Но что это за существование? В 1986 году, тогда же, когда он занимается искренностью и кантатами, Пригов пишет книжечку под названием "Вопли души полусуществующей". В этой книжечке тема крика, голоса, вопля связывается с проблематикой существования. Существование, напомню я, косвенно связывалось Гуссерлем со звучанием голоса, позволяющего, по его мнению, непосредственно пережить момент "Теперь", настоящее мгновение звучания и одновременного восприятия голоса говорящим. Если Декарт связывал существование с актом мышления, знаменитым "cogito", то в феноменологической перспективе именно "самоотношение" (auto-affection) утверждает присутствие Я для себя самого, то есть именно существование.

Пригов же приписывает вопли "полусуществующей душе", собственно самой материальности голоса. Процитирую предуведомление к "Воплям":

Под стол, под стол заглянем (заглянули!) – что там? – под стул! под стул! в шкаф! скорее в шкаф! – не труп ли там! какой труп? а обыкновенный! так мягко-мягко, бесшумно вываливающийся – нет! нет! за окно глянем – что? что там? что? висит что‐нибудь? а? глядит, может, глазом немигающим? кто, кто там? – никого, вроде; кто, кто ты? – никого; э-э-э, это только вроде; на небеса, небеса-небеса-небеса глянем! – что там? а? есть что‐нибудь? уж наверно что‐нибудь есть! нет, нет, нет, там нет; но ведь где‐то есть! есть! чувствуется! есть! посередке где‐то, мелькающее, воздух прозрачный серым свечением пронизывающее! вот, вот оно (да полно – оно ли?) оно! оно! вот он, вот он, неприкаянный, вот он там, там! висит, висит! поет что‐то, да! да! вот голос его

Текст книжечки передает вопли полусуществующей души, жаждущей полноценного существования. Голос обращается к Господу: "Тебе‐то, тебе‐то, тебе‐то ведомый, ведом я тебе с телом моим мающимся, серым!" Голос истерически вопрошает существование, он как будто что‐то чувствует своими руками, но чувствует ли он действительно?
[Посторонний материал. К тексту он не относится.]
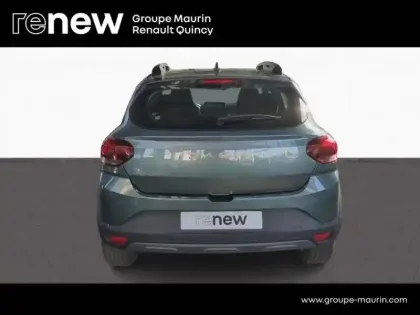 Photo 5 Dacia Sandero  1.0 TCe 90ch Stepway Extreme -24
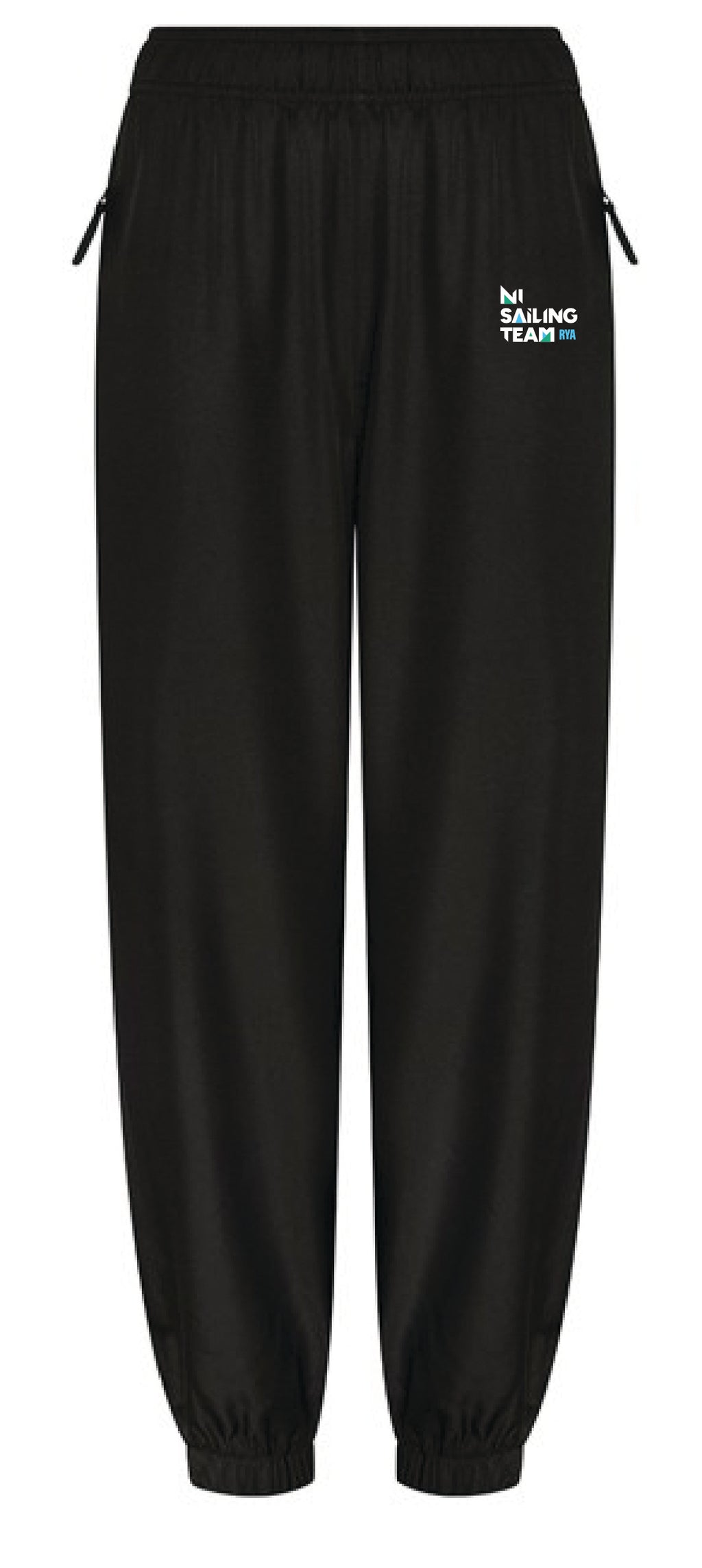 NI Sailing Team Black Sweatpants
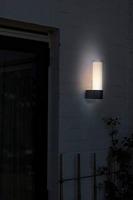 Buitenlamp smart RGB &apos;Dropa&apos; voordeur lamp led lamp bluetooth - thumbnail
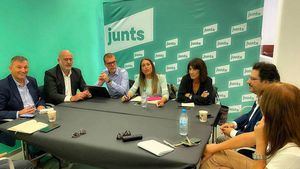 Las bases de Junts respaldan el acuerdo para hacer presidente a Pedro Sánchez
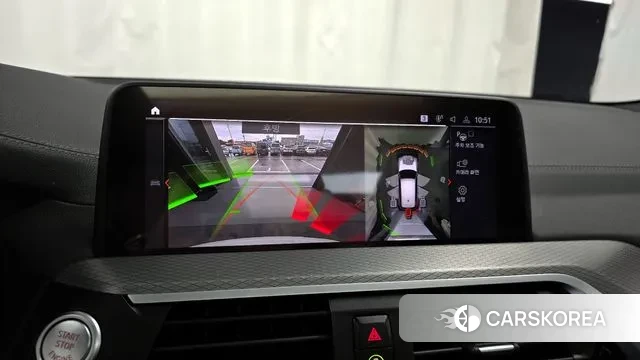 BMW X3 (G01) 2020 Белый из Кореи, фото 6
А Бог, разве его существование не столь же призрачно, как существование голоса?

…он чувствует нас, и мы его, мы его чувствуем, но как бы и не чувствуем, как бы не хотим чувствовать, но как глубоко пальцы его неявные втекают под кожу нашу – Памм! памм! о, мы не хотим чувствовать его! а он уже кричит: Я чувствую их!

Здесь существование предстает в формах аффектов и самоаффектов, к которым несомненно относится именно голос (в том числе и голос Бога, которого можно слышать, но нельзя видеть или касаться).

Мир полусуществующих сущностей (неких эмбрионов потенциальных, но не сформированных индивидов), интересовавший Пригова, в том числе и в романе "Ренат и дракон", – это мир аффектов, которые жаждут формы, которые преодолевают спаянность означающих и означаемых и ищут призрачных тел. В этих невидимых телах поэт играет свою роль в режиме становления другим, в режиме перформанса, непосредственно вытекающего из самой установки на лермонтизацию – первичное отслоение аффекта от самого себя.